La détresse affective et sexuelle est flagrante dans notre Occident dopé à la pornographie, à l’hédonisme et au narcissisme. Voici qu’elle se répand aussi en Chine, immense pays déchiré entre le dirigisme malthusien du communisme totalitaire et la pression du consumérisme matérialiste. Exemple étonnant rapporté par le média officiel chinois Global Times : l’envol de l’usage des poupées en silicone par des personnes noyées dans leur solitude, dans un pays confronté aux suites du génocide des fillettes par l’avortement sélectif.

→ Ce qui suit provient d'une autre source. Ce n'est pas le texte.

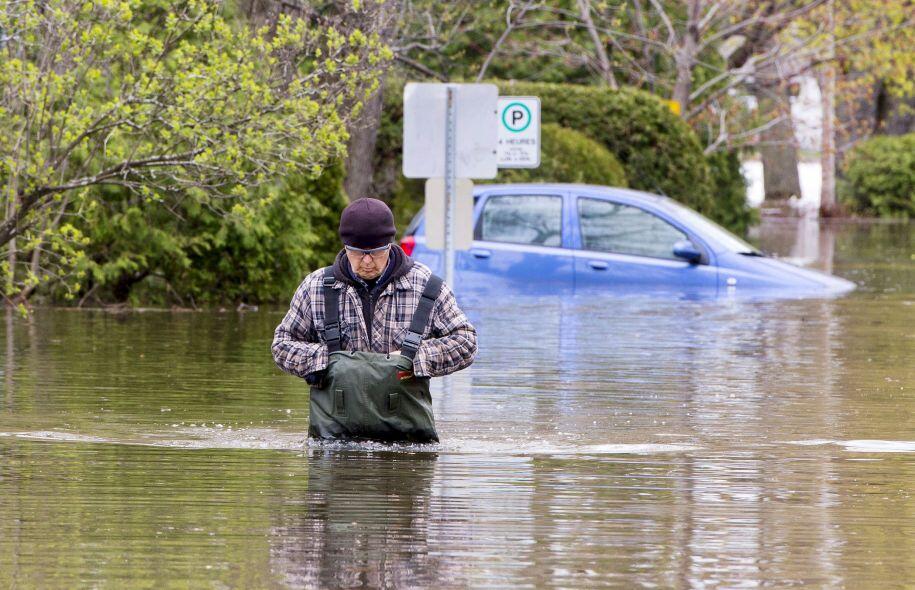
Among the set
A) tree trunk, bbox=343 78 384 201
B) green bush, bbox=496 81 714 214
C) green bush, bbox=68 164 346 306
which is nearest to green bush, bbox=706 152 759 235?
green bush, bbox=496 81 714 214

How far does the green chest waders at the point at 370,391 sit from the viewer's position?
873 centimetres

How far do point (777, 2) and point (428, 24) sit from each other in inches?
379

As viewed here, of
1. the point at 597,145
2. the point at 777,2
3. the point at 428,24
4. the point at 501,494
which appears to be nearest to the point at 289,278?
the point at 428,24

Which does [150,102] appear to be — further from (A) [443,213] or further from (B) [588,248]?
(B) [588,248]

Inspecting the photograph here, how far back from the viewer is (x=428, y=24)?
83.8 ft

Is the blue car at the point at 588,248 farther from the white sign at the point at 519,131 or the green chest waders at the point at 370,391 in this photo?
the green chest waders at the point at 370,391

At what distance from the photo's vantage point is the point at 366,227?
8.63 meters

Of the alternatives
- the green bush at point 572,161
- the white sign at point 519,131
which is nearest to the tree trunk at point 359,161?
the green bush at point 572,161

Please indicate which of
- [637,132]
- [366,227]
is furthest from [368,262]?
[637,132]

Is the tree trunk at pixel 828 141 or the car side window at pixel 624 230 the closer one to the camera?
the car side window at pixel 624 230

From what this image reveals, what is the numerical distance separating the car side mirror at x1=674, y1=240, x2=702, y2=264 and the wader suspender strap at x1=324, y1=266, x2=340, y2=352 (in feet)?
35.7

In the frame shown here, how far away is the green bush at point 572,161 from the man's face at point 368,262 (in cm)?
1668

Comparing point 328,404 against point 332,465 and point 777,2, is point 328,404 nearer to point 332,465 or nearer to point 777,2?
point 332,465

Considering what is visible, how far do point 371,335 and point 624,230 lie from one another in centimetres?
1081
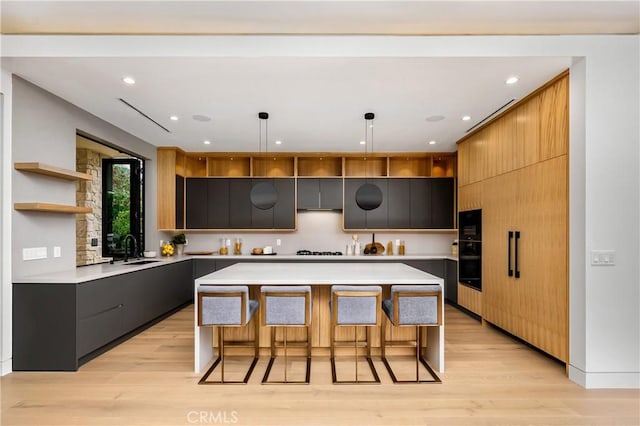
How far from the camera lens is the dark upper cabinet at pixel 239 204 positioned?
6.37 metres

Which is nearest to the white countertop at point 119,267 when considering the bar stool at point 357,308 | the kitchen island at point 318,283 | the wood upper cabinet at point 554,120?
the kitchen island at point 318,283

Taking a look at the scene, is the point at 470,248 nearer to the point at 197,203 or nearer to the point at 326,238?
the point at 326,238

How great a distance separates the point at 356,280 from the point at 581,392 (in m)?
1.94

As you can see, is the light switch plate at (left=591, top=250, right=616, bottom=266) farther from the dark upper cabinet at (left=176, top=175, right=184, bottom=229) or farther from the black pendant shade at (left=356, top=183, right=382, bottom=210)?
the dark upper cabinet at (left=176, top=175, right=184, bottom=229)

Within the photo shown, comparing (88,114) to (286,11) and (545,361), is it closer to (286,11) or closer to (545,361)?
(286,11)

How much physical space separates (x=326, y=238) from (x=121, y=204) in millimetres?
3528

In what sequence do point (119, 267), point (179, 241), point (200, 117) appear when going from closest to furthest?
point (119, 267)
point (200, 117)
point (179, 241)

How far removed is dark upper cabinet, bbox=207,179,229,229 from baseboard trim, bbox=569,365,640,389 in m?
5.38

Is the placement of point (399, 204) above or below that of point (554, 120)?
below

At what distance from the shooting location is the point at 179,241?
20.8 feet

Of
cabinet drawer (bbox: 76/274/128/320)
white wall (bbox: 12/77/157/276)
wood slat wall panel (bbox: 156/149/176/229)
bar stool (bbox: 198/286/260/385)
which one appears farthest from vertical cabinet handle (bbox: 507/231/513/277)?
wood slat wall panel (bbox: 156/149/176/229)

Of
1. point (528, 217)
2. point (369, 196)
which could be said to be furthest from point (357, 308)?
point (528, 217)

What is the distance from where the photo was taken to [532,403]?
256 cm

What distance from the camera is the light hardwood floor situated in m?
2.37
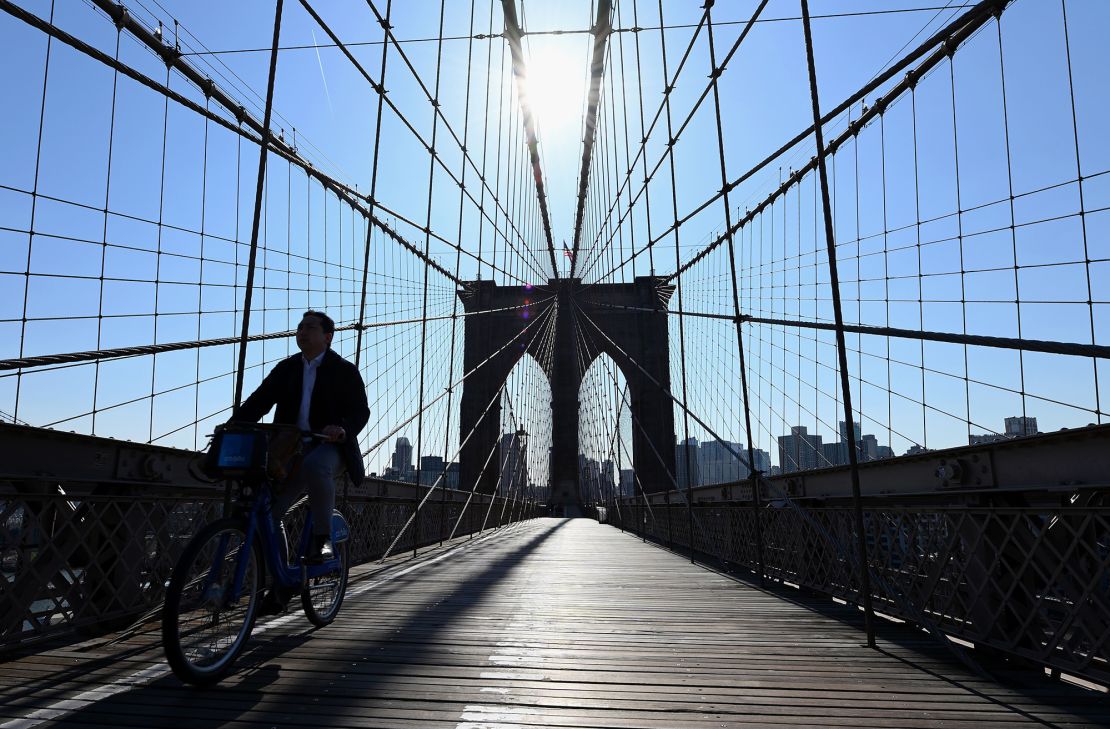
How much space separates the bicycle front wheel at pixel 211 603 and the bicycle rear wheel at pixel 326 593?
1.28ft

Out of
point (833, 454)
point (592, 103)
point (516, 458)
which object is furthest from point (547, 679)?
point (516, 458)

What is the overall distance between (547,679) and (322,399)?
115 centimetres

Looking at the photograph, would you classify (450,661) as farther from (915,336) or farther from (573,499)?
(573,499)

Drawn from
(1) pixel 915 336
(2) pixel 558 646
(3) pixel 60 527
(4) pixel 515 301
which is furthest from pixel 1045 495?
(4) pixel 515 301

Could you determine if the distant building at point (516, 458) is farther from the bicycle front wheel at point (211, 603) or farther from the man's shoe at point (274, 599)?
the bicycle front wheel at point (211, 603)

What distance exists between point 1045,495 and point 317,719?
8.14ft

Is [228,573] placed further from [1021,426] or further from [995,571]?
[1021,426]

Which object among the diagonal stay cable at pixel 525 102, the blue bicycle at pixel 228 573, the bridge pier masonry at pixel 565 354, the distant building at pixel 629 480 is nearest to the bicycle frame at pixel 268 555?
the blue bicycle at pixel 228 573

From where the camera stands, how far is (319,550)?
94.7 inches

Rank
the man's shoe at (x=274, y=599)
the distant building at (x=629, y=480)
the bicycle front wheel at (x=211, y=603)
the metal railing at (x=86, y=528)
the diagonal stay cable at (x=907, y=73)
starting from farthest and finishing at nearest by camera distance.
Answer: the distant building at (x=629, y=480) → the diagonal stay cable at (x=907, y=73) → the man's shoe at (x=274, y=599) → the metal railing at (x=86, y=528) → the bicycle front wheel at (x=211, y=603)

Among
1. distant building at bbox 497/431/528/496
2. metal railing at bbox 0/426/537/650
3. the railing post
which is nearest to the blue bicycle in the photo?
metal railing at bbox 0/426/537/650

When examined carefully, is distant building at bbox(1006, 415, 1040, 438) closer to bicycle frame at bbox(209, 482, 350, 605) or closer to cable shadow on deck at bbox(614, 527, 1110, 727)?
cable shadow on deck at bbox(614, 527, 1110, 727)

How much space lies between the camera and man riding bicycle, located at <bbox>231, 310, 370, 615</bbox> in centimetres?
231

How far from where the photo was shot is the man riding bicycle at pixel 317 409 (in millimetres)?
2309
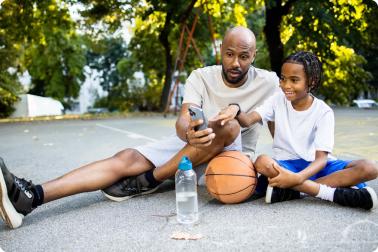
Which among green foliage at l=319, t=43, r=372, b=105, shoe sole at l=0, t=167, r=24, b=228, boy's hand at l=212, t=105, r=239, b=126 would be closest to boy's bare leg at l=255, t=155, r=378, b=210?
boy's hand at l=212, t=105, r=239, b=126

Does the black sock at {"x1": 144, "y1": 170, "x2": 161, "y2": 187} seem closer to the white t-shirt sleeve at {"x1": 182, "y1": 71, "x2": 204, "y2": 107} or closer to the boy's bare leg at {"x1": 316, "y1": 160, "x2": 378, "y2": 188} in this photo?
the white t-shirt sleeve at {"x1": 182, "y1": 71, "x2": 204, "y2": 107}

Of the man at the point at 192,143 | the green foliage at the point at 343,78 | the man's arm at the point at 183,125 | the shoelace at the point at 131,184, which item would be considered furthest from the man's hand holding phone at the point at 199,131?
the green foliage at the point at 343,78

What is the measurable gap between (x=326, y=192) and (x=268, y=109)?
81 cm

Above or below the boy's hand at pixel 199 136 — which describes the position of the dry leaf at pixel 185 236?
below

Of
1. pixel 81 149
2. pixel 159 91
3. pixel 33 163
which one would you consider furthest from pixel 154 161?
pixel 159 91

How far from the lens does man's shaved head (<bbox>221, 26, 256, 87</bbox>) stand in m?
3.35

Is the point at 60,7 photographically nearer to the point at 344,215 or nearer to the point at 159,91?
the point at 159,91

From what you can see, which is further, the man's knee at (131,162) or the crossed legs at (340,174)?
the man's knee at (131,162)

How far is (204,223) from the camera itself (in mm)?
2809

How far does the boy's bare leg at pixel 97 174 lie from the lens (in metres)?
3.02

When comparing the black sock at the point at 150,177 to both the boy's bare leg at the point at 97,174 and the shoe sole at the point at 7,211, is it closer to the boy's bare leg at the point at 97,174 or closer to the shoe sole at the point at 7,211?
the boy's bare leg at the point at 97,174

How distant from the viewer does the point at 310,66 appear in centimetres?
324

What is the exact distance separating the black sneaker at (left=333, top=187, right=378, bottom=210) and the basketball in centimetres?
62

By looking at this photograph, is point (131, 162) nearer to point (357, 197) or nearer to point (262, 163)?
point (262, 163)
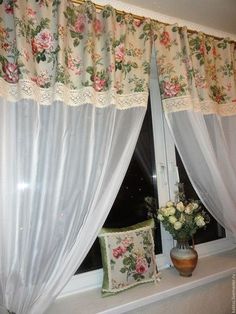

Chine : surpopulation et solitude
« En raison d’une évolution de la conception du mariage et de la parenté dans la jeune génération chinoise, et à cause du grave déséquilibre entre les sexes, un nombre de plus en plus important de jeunes hommes cherchent la compagnie de poupées imitant la vie ordinaire, en lieu et place de véritables relations humaines », explique l’organe chinois. La Chine communiste compte une moyenne de 105,02 hommes pour 100 femmes.
Une poupée de 1,45 m de haut
Le journal cite Bob, pseudonyme d’un désigner âgé de 32 ans habitant Pékin, qui a acquis Xiao Ying, poupée de 1,45 mètre de haut. Cette fiction de compagne, qu’il a acquise deux mois après avoir rompu avec sa (vraie) fiancée, « a réveillé son existence ». Il la considère comme « sa fille ». Pour recevoir le journaliste, Bob avait habillé Xiao Ying comme une écolière : uniforme rouge, lunettes sur un visage encadré de cheveux blonds. « Il est impossible de trouver une telle beauté dans la réalité », murmure-t-il.
Bob est loin d’être un cas isolé. Une quantité de forums internet rassemblent chacun des dizaines d’afficionados de « poupées-partenaires ». Wu Xingliang, directeur marketing du fabricant de poupées silicones Exdoll constate une hausse significative de la demande. Il l’explique par l’influence de la pratique japonaise de l’otaku, cette tradition d’isolement dans la sphère intime, mais aussi par la crainte du mariage et de la fertilité.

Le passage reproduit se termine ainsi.